Discussion
The main findings of this study are that therapeutic anticoagulation
used prior to SARS-CoV-2 infection lowers the risk of pulmonary embolism
but does not have an effect on other COVID-19 related outcomes in
hospitalized COVID-19 patients, including in-hospital mortality. In
addition, we did not observe differences in outcomes between DOAC or
VKA-treated subgroups.
The acute inflammatory phenomenon in COVID-19 amplifies
hypercoagulability and increases the risk of thrombosis even under
prophylaxis of LMWH.21 It has been hypothesized that
therapeutic anticoagulation used prior to infection could improve the
prognosis of COVID-19 by hampering coagulation activation. Indeed,
previous studies showed that the use of therapeutic anticoagulation at
hospital admission resulted in a lower incidence of VTE compared to
thromboprophylaxis alone.23,24 Other studies, however,
showed ambivalent results on COVID-19 severity and mortality due to
comparison of dissimilar cohorts and lack of proper statistical
adjustments for imbalances in baseline characteristics including
comorbidities.26,27,31 Tremblay et al. also used a
propensity score-matched comparison and found no statistically
significant difference in mortality, time to mechanical ventilation, or
hospitalization when comparing patients with and without therapeutic
oral anticoagulation prior to SARS-CoV-2 infection.27However, they included both ambulatory and hospitalized patients, and
only adjusted for age, sex, race, Charlson Comorbidity Index and obesity
in their propensity-score analysis while we illustrated that adjustment
for more potential confounders is relevant. Moreover, they did not
include thrombotic complications as an outcome parameter whereas our
study showed a benefit on PE incidence, but not on other clinical
endpoints.
This is also the first study that investigated the effects of
therapeutic anticoagulation subgroups, i.e. vitamin K antagonists (VKAs)

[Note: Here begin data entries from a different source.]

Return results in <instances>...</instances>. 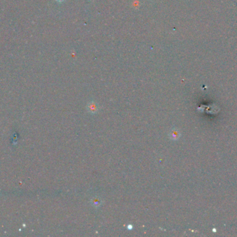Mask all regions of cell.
<instances>
[{
  "mask_svg": "<svg viewBox=\"0 0 237 237\" xmlns=\"http://www.w3.org/2000/svg\"><path fill=\"white\" fill-rule=\"evenodd\" d=\"M168 136H169V138L173 140V141H176V140H178L180 138V133L178 129H173L172 130L170 131Z\"/></svg>",
  "mask_w": 237,
  "mask_h": 237,
  "instance_id": "6da1fadb",
  "label": "cell"
},
{
  "mask_svg": "<svg viewBox=\"0 0 237 237\" xmlns=\"http://www.w3.org/2000/svg\"><path fill=\"white\" fill-rule=\"evenodd\" d=\"M87 108V110L89 111L91 113H95L99 110L98 105L94 102H92L91 103L88 104Z\"/></svg>",
  "mask_w": 237,
  "mask_h": 237,
  "instance_id": "7a4b0ae2",
  "label": "cell"
},
{
  "mask_svg": "<svg viewBox=\"0 0 237 237\" xmlns=\"http://www.w3.org/2000/svg\"><path fill=\"white\" fill-rule=\"evenodd\" d=\"M56 1L58 3H61V2H63L64 1H65V0H56Z\"/></svg>",
  "mask_w": 237,
  "mask_h": 237,
  "instance_id": "3957f363",
  "label": "cell"
}]
</instances>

and direct oral anticoagulants (DOACs), in hospitalized COVID-19
patients. There are different hypotheses why VKAs could have unfavorable
effects, and DOACs on the other hand could be of benefit in COVID-19.
Dofferhoff et al detected reduced extrahepatic vitamin K status in
patients with COVID-19 and showed that low vitamin K status was related
to poor prognosis in these patients.28 VKA’s are
evident causes of reduced vitamin K status, but the relationship between
VKA versus other therapeutic anticoagulation on the prognosis of
COVID-19 patients has never been studied before.

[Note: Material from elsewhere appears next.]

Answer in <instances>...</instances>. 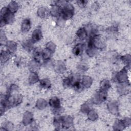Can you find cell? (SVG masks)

Our study has several limitations that need to be addressed. Most
importantly, its observational and retrospective nature limit causal
inference, although the propensity score matching increases the
credibility of our observations. Noteworthy, propensity score matching
is often criticized because of its dependence on the included
covariates. Confounders not included in the propensity score could lead
to significant bias. However, in our study the prior visualization of
relevant covariates in the DAG and the subsequent high and relevant
number of included covariates in the propensity score matching, make
this a valid approach. Other limitations are that there was no routine
screening for pulmonary embolism, which may have resulted in
underdiagnosis of this outcome especially in patients already treated
with therapeutic anticoagulation.
Strengths of our study include the rigorous statistical analysis with
thorough adjustment for confounding to properly investigate the
treatment effect of prior therapeutic anticoagulation on different
clinically relevant outcomes in a large cohort of hospitalized COVID-19
patients. Furthermore, we are the first to investigate the effect of
therapeutic anticoagulation subgroups, i.e. vitamin K antagonists and
DOACs.
In summary, although prior therapeutic anticoagulation use is associated
with reduced PE occurrence, it is not associated with better outcome
parameters in hospitalized COVID-19 patients in terms of all-cause
mortality, ICU admittance, need for mechanical ventilation, and length
of hospital stay. Secondary analysis between subgroups also showed no
differences in clinical outcomes between VKA or DOAC treated patients.